Density of orbits in laminations and the space of critical portraits

TL;DR

This paper investigates the density and topological properties of certain laminations and critical portraits related to complex dynamics, showing that WT-critical portraits are dense but of first category, and that condense orbits imply local connectivity.

Contribution

It establishes the topological size and properties of WT-critical portraits and condense orbits within the space of cubic critical portraits, advancing understanding of lamination dynamics.

Findings

WT-critical portraits are dense and of first category in the space of cubic critical portraits.

Critical portraits with condense orbits form a residual subset of the space.
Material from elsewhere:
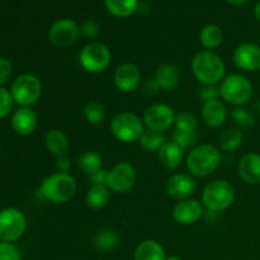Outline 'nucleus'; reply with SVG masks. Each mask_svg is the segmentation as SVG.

Existence of condense orbits implies local connectivity of the Julia set.

Abstract

Thurston introduced $\si_d$-invariant laminations (where $\si_d(z)$ coincides with $z^d:\ucirc\to \ucirc$, $d\ge 2$). He defined \emph{wandering $k$-gons} as sets $\T\subset \ucirc$ such that $\si_d^n(\T)$ consists of $k\ge 3$ distinct points for all $n\ge 0$ and the convex hulls of all the sets $\si_d^n(\T)$ in the plane are pairwise disjoint. Thurston proved that $\si_2$ has no wandering $k$-gons and posed the problem of their existence for $\si_d$,\, $d\ge 3$. Call a lamination with wandering $k$-gons a \emph{WT-lamination}. Denote the set of cubic critical portraits by $\A_3$. A critical portrait, compatible with a WT-lamination, is called a \emph{WT-critical portrait}; let $\WT_3$ be the set of all of them. It was recently shown by the authors that cubic WT-laminations exist and cubic WT-critical portraits, defining polynomials with \emph{condense} orbits of vertices of order three in their dendritic Julia sets, are dense and locally uncountable in $\A_3$ ($D\subset X$ is \emph{condense in $X$} if $D$ intersects every subcontinuum of $X$). Here we show that $\WT_3$ is a dense first category subset of $\A_3$. We also show that (a) critical portraits, whose laminations have a condense orbit in the topological Julia set, form a residual subset of $\A_3$, (b) the existence of a condense orbit in the Julia set $J$ implies that $J$ is locally connected.